# Text passage
┄┄┄┄┄┄

Search This Blog

Wednesday, May 15, 2013

Teradata Utilities


Teradata Utilities

Below article shows the details of various Teradata Utilites and their usage.

BTEQ:

BTEQ is batch-mode utility for submitting SQL requests to the Teradata database. It runs on every supported platform – laptop to mainframe. It can both export/import data to/from client system.

Instead of checking error code or error level after each statement, use the following setting at the beginning of the script. This sets the error severity level at which BTEQ terminates to 1.
.MAXERROR 1

Thus, any error condition which results in an error level of 1 or greater will cause the program to terminate, returning the error code that caused the MAXERROR condition to trigger. (MAXERROR is NOT the maximum number of errors allowed).

Under certain conditions, it may be desirable to have certain error conditions not trigger the session to exit. Such an example is dropping a table or view, but not wanting to abort the session if that table/view does not exist. This can be accomplished by having the DROP statement as the first statement and .MAXERROR 1 as the second statement.

If your need to have the DROP object statement after some SQL statement (cannot be the first statement), the method to accomplish this is to set the error level associated with the error code.
.SET ERRORLEVEL 3807 SEVERITY 0
Then to reset the error level to be checked again you do the following:
.SET ERRORLEVEL 3807 SEVERITY 8
(8 is the default error level of the 3807 error, table/view does not exist).
You can find ERRORLEVEL for specific ERRORCODE in the BTEQ manual.
If you are going to use this functionality, it is very important to reset the ERRORLEVEL back to its default before processing any statement where you want that error condition to abort the script.
If need to implement loops in BTEQ script ,  can use following syntax/logic

Sql stmnt;

If activitycount ……

  =n ; ( how many times want to repeat the loop ).

Bteq Export

All bteq export processes should use the ‘close’ option of the export command and the 'set retry off' to ensure that the process aborts immediately upon a DBMS restart.  If not, the export will reconnect sessions when Teradata is available again, retransmitting rows already sent.

Bteq Import

All bteq import processes populating empty tables should be preceded by a delete of that table for restartability. Import will not automatically reconnect sessions after a Teradata restart.  The job must be manually restarted.


FASTLOAD:


Purpose: Loads large amount of data from external file into an empty table at high speed

Restriction:
Only load one empty table with 1 fast load job.
Tables defined with Referential integrity, secondary indexes, join indexes, hash indexes or triggers cannot be loaded with FastLoad.
Duplicate rows cannot be loaded into a multiset table with FastLoad.

┄┄┄┄┄┄

# Data

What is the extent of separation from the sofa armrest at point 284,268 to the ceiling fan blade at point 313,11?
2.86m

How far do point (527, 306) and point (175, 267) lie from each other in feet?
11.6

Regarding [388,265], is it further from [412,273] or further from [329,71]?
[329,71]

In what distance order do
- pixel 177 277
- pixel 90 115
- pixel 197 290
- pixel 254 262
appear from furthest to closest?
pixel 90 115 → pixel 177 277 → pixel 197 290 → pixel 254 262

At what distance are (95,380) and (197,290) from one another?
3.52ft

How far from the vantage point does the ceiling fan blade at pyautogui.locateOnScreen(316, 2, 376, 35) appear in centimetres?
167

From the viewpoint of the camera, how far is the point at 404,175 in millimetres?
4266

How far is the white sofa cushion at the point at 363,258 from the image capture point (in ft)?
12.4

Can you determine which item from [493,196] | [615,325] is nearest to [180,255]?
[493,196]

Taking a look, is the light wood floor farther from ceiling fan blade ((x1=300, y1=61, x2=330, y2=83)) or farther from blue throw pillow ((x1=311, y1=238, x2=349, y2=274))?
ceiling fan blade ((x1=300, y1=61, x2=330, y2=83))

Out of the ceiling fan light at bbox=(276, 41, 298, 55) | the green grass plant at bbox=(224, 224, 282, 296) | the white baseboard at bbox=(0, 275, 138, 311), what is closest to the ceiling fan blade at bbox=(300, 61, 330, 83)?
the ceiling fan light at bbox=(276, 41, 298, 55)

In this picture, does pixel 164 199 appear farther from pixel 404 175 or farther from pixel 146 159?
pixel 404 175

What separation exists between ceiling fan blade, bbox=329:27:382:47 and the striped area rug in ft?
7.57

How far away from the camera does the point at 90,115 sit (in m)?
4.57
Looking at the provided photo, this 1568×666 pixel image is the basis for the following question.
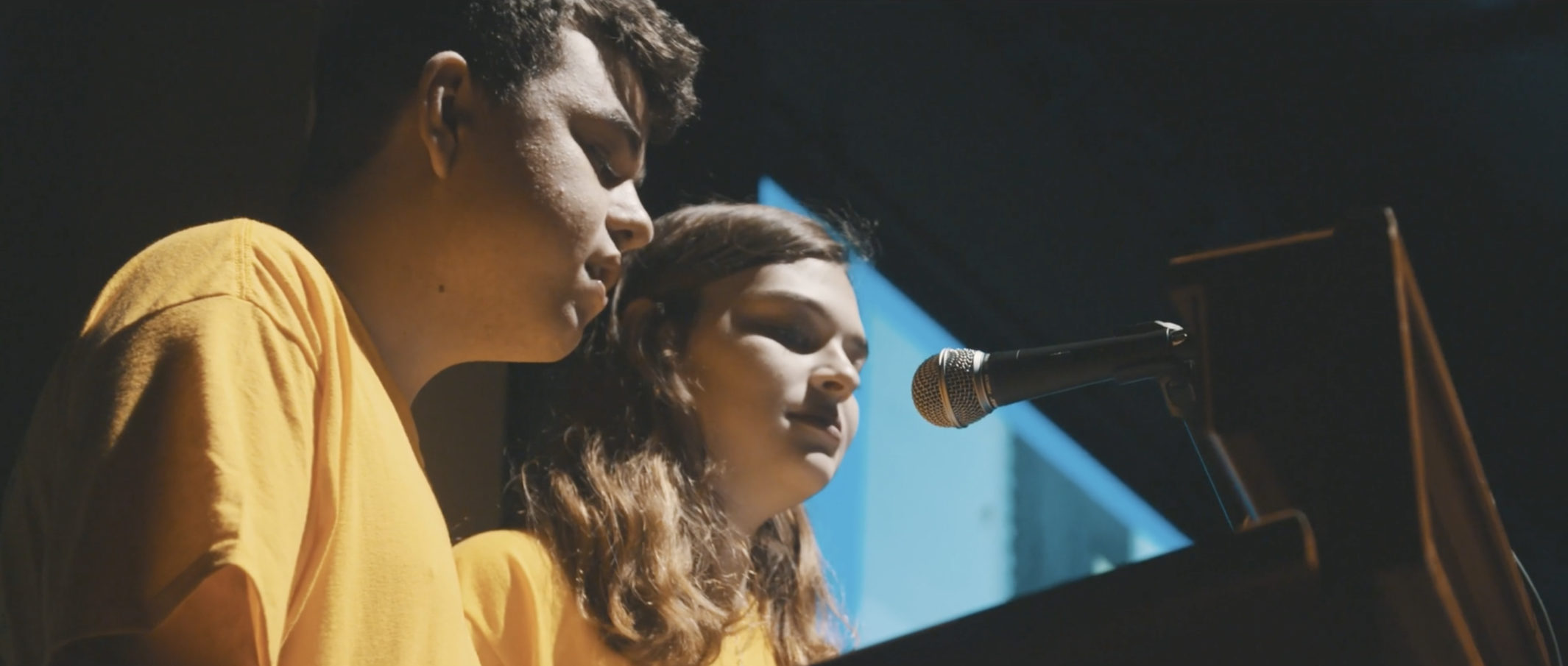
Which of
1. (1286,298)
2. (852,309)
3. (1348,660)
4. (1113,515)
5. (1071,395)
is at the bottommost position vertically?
(1113,515)

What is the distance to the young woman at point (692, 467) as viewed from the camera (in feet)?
5.29

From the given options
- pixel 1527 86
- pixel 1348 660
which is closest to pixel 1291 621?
pixel 1348 660

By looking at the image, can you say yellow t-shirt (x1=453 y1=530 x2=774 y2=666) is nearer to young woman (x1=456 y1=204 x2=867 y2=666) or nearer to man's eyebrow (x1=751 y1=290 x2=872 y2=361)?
young woman (x1=456 y1=204 x2=867 y2=666)

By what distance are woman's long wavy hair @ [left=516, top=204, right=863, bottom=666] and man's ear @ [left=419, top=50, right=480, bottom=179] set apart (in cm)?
55

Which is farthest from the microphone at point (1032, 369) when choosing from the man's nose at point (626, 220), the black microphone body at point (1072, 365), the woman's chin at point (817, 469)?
the woman's chin at point (817, 469)

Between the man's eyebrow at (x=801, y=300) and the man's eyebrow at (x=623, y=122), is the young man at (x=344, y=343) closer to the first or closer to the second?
the man's eyebrow at (x=623, y=122)

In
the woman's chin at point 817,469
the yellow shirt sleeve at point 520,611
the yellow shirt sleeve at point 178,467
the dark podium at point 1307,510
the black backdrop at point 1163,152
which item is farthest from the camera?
the black backdrop at point 1163,152

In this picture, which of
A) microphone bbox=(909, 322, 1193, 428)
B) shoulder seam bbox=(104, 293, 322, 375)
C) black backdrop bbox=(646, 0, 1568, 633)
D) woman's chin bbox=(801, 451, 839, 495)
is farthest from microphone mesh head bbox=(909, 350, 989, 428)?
black backdrop bbox=(646, 0, 1568, 633)

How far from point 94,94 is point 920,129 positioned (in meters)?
1.53

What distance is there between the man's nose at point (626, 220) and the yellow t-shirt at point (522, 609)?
424 millimetres

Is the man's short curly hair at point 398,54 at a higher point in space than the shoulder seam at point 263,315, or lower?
higher

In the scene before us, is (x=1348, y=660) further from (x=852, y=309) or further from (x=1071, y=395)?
(x=1071, y=395)

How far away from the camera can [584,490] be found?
1783 millimetres

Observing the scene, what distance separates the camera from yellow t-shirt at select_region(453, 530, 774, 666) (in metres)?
1.56
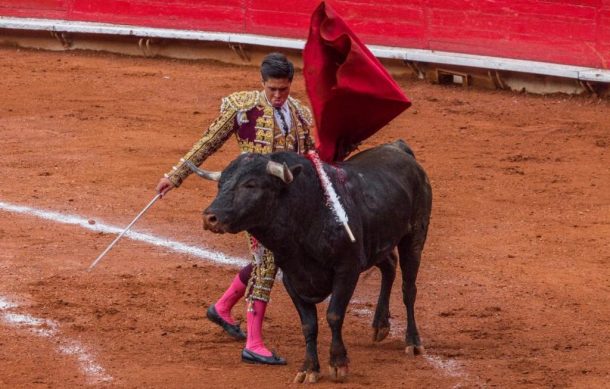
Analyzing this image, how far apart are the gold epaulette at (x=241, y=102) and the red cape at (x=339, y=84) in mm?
328

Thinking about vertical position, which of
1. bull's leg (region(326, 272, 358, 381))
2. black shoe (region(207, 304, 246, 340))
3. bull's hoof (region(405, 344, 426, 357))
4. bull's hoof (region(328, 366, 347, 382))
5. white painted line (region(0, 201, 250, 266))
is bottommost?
white painted line (region(0, 201, 250, 266))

┄┄┄┄┄┄

# Problems
1 > Condense the paragraph in the Teradata utilities article that begins "All bteq export processes should use" into a shorter version that keeps its main facts.
2 > Carry on the Teradata utilities article from its last line, in the same style.

# Responses to the exercise
1 > BTEQ export processes should use the export command's 'close' option and 'set retry off' so they abort immediately on a DBMS restart. Otherwise, the export reconnects sessions once Teradata is available again and resends rows it already sent.

2 >
FastLoad has two phases – Data Acquisition and Application. It requires separate error table for each phase. Use the BEGIN LOADING statement to specify (and create) the two error tables for the operation. We can specify the error table in the same database as the data table or different database.

BEGIN LOADING [dbname.]table_name
      ERRORFILES [dbname.]Err_Table1,
      ERRORFILES [dbname.]Err_Table2
      [CHECKPOINT integer]
      [INDICATORS];
.
.
.
.
END LOADING;
LOGOFF;

We must remove the error tables before we re-run the same load job or it will terminate in an error condition.

The CHECKPOINT option defines points in a job where FastLoad pauses to record that Teradata has processes a specified number of input records. When we use checkpoints, we do not have to re-run the entire Fastload job if it stops before completion. Fastload will use the checkpoint information in the restart log table to determine the restart location.Checkpoints slow FastLoad processing – set the CHECKPOINT large enough that checkpoints are taken every 10 to 15 minutes.

An errlimit count should be specified on all fastload utility control cards to pause the load when an unusually high number of constraint violations are directed to error table 1.  For large tables (such as fact tables), this number should be approximately 1000.  The errlimit for smaller tables, such as dimension tables, would be table specific.

END LOADING indicates that all data rows have been transmitted and the second phase can begin. Its omission means the load is incomplete and will be restarted later. This causes the table that is being loaded to become “Fastload Paused” and we can’t access the table via SQL. If the END LOADING was omitted by mistake, submit BEGIN and END LOADING statements, it will restart phase 2 only.

We can specify the max and min number of sessions that can be used by the Fastload script. Specify the max value equal to the number of AMPs. If we specify a max value larger than the number of available AMPs, Fastload limits the sessions to one per working AMP. Min is optional and defaulted to 1.

FAST EXPORT:

Purpose: Exports large volumes of formatted data from Teradata to a host file or user-written application.

Restrictions:
Equality conditions for a Primary Index or USI
WITH option to generate total or subtotal response rows.


The FastExport job may consist of multiple SELECT statements, which will be executed sequentially by FastExport.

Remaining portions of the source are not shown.